Губы растягиваются в улыбке. Я поворачиваюсь и смотрю на Лену, жду согласия, но подруга лишь упрямо стискивает зубы. Думаю, ей обидно видеть то, как после данного обещания, я собираюсь убежать. Хочу спросить разрешения, что, уверена, глупо по своей сути, правда, не успеваю. Словно прочитав мои мысли, Романова закатывает глаза к потолку и опять делает это чертовски очаровательно.
— Мы не против, Мира, — выдыхает она. — Повеселись. — Я знаю, что не должна уходить, но мне так жутко этого хочется, что я лишь киваю. Дима делает несколько шагов к выходу, как вдруг Ленка останавливает меня и шепчет, — не теряй голову. Пожалуйста.
— Я и не собираюсь.
— Неправильно привязываться к человеку в твоем положении, — звучит коряво, поэтому я не сразу понимаю, что именно подруга имеет в виду. — Возможно, он хороший парень, и я даже не хочу оспаривать это.
— Тогда чего ты хочешь?
— Хочу сказать, что человек не может улыбаться двадцать четыре часа в сутки, а этот Дима за весь наш разговор и бровью не повел.
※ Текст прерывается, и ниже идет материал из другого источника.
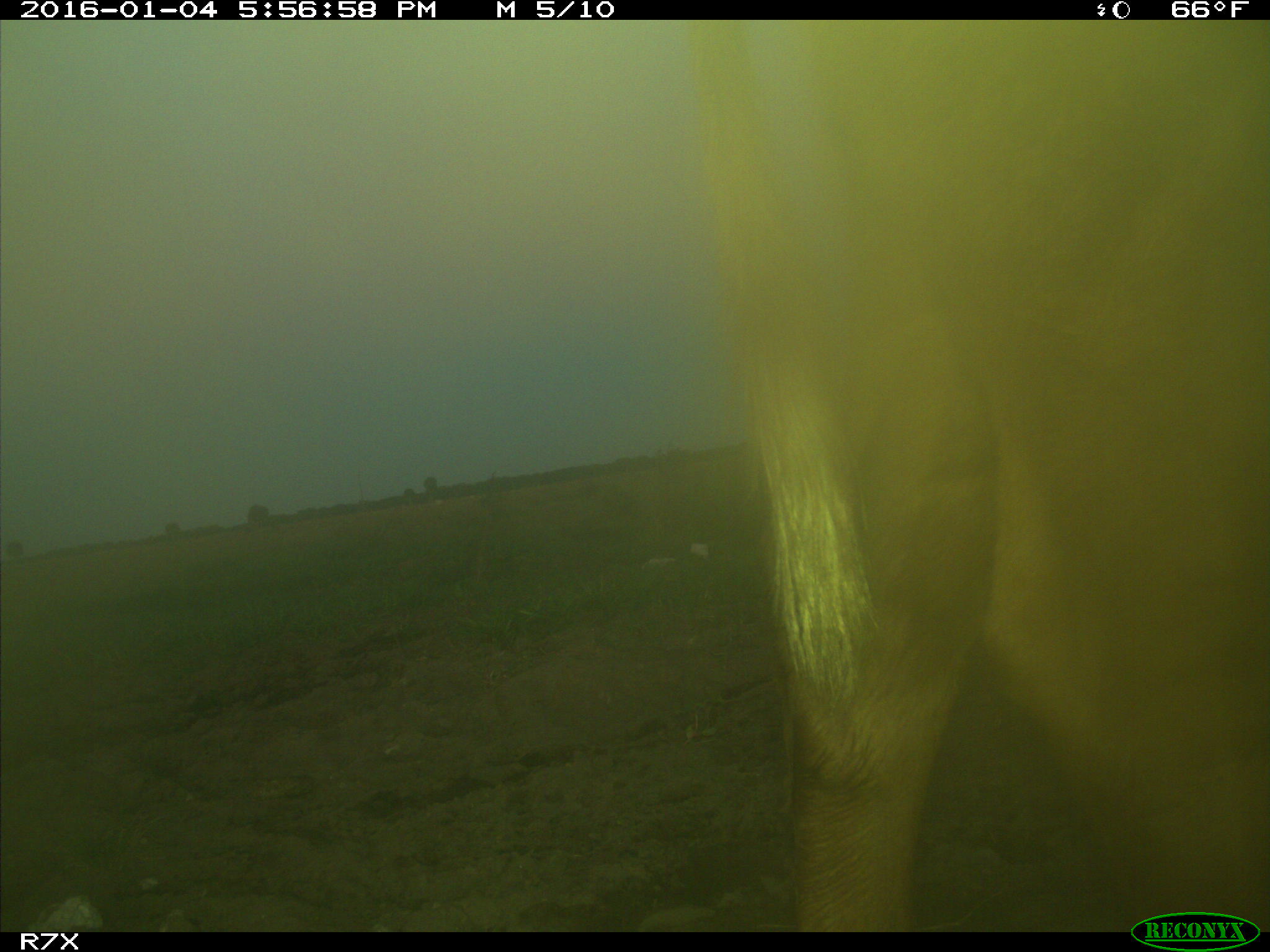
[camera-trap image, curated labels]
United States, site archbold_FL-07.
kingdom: Animalia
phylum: Chordata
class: Mammalia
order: Artiodactyla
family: Bovidae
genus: Bos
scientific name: Bos taurus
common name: domestic cow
Bos taurus (domestic cow).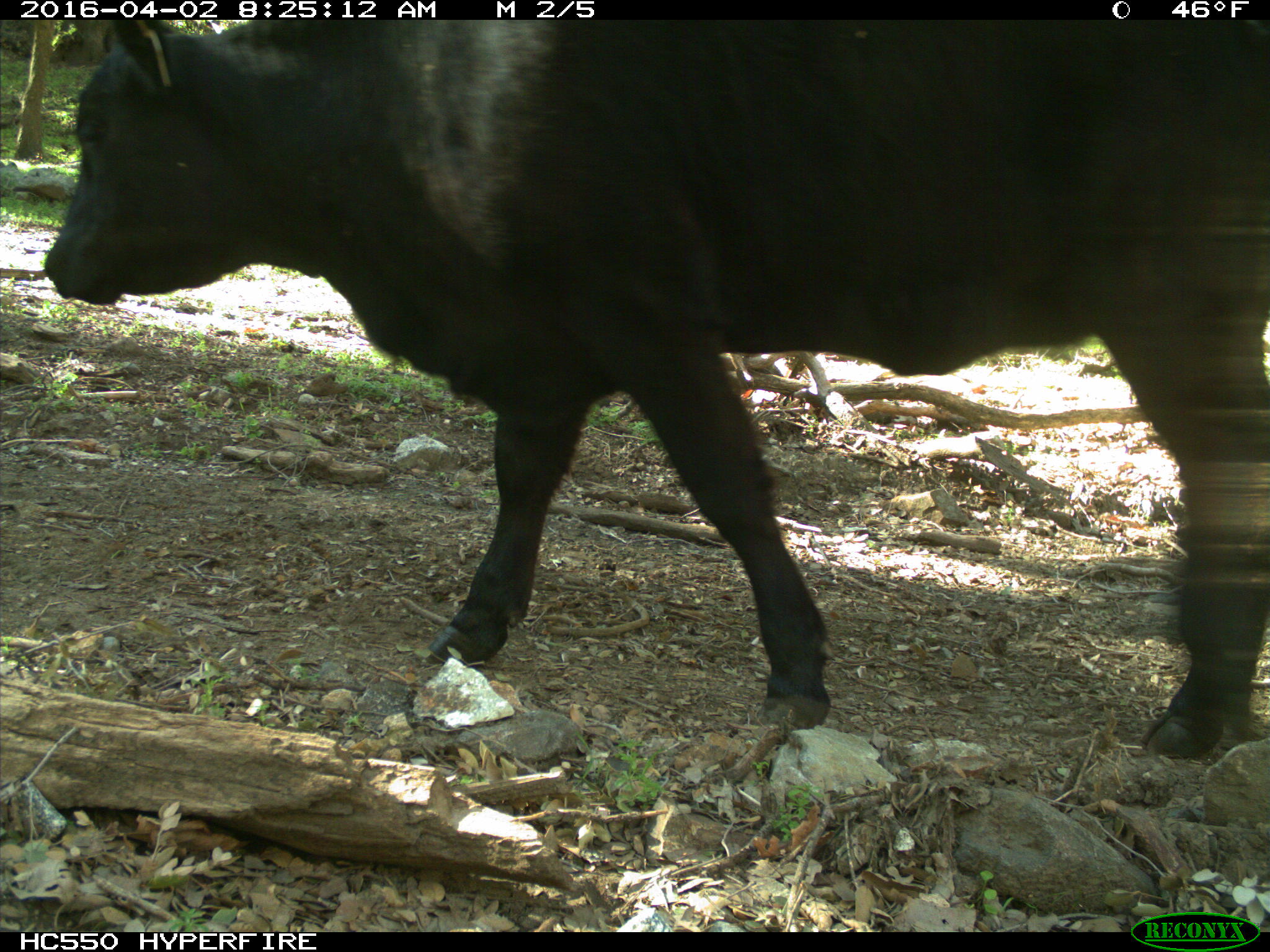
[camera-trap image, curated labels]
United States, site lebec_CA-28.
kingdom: Animalia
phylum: Chordata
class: Mammalia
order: Artiodactyla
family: Bovidae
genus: Bos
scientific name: Bos taurus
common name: domestic cow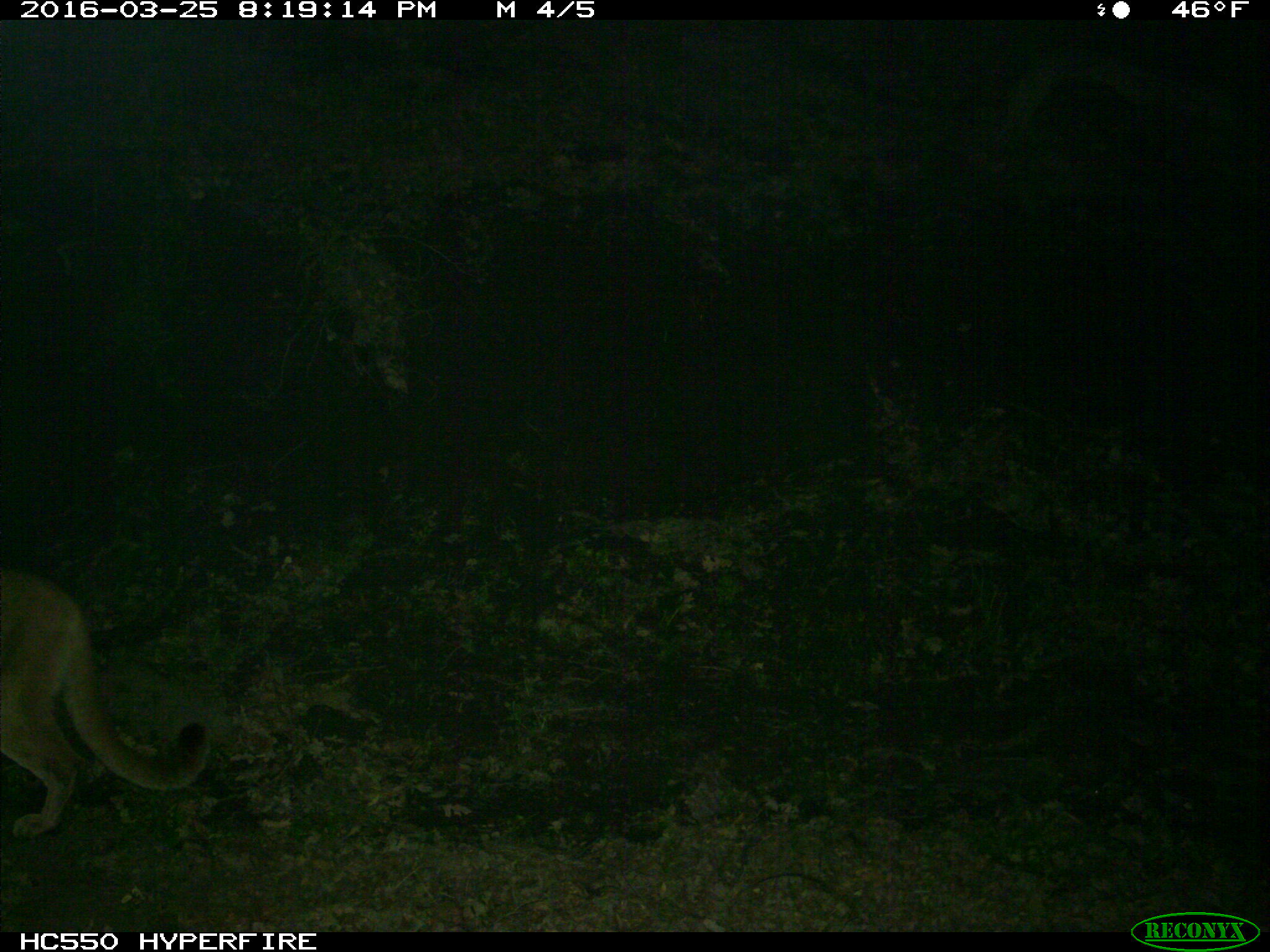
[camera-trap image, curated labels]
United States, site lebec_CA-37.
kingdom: Animalia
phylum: Chordata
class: Mammalia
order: Carnivora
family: Felidae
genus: Puma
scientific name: Puma concolor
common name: mountain lion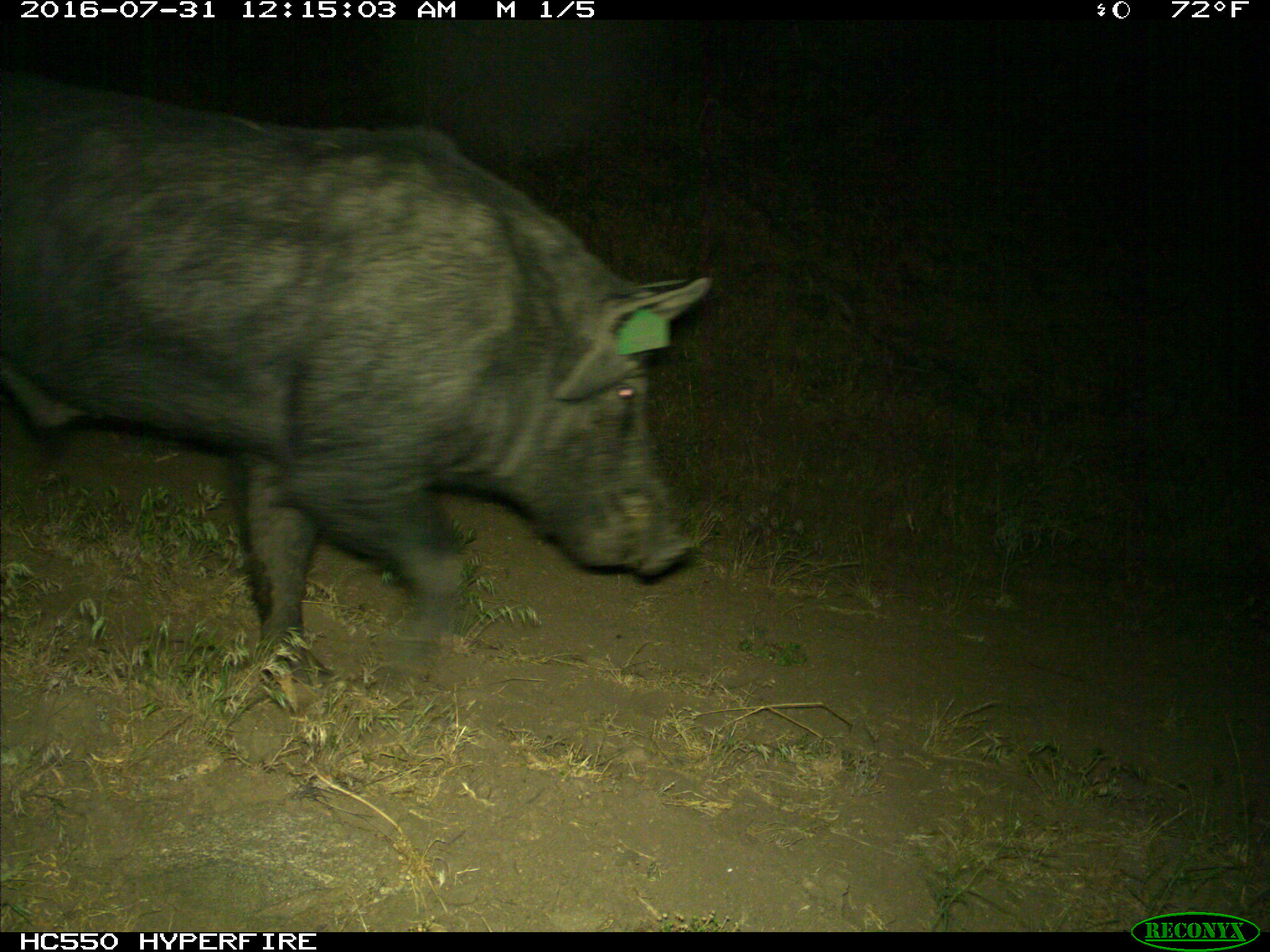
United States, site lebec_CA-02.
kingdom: Animalia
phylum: Chordata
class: Mammalia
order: Artiodactyla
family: Suidae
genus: Sus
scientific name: Sus scrofa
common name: wild boar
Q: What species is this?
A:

Будто замороженный. Глаза искрятся, ямочки на щеках, словно нарисованные. Похоже на то, что парень безумно сильно старается казаться тем, кем не является.
— Это глупости. Ты его совсем не знаешь.
— Необязательно знать человека, чтобы заметить такое притворство. Тебе с ним хорошо, я рада, но что будет, если он исчезнет?
— О чем ты? — нервно поворачиваю голову в сторону выхода. Дима уже стоит на улице. Вновь смотрю на Лену. — Не обижайся, но я, правда, хочу пойти с ним. Объясни ребятам.
— Ты меня вообще слушаешь? Иди, окей. Просто не зацикливайся. Его чересчур выраженное обаяние с ума тебя сведет.
— Поздно. Уже свело. — Меня совсем не раздражают слова Лены. Я думаю, она просто волнуется и немного ревнует. Ясное дело. Я бы тоже не смогла смолчать, если бы она сбежала от меня с каким-то неизвестным мне парнем. — Не волнуйся. Все будет хорошо.
— Напиши, когда освободишься. Я вбила свой номер тебе в список контактов.
— Договорились.
— Беги, сумасшедшая.
И, улыбнувшись, я бегу, не обратив никакого внимания на странное предупреждение подруги. Она ведь — не ее дед. Ей не дано предсказывать будущее.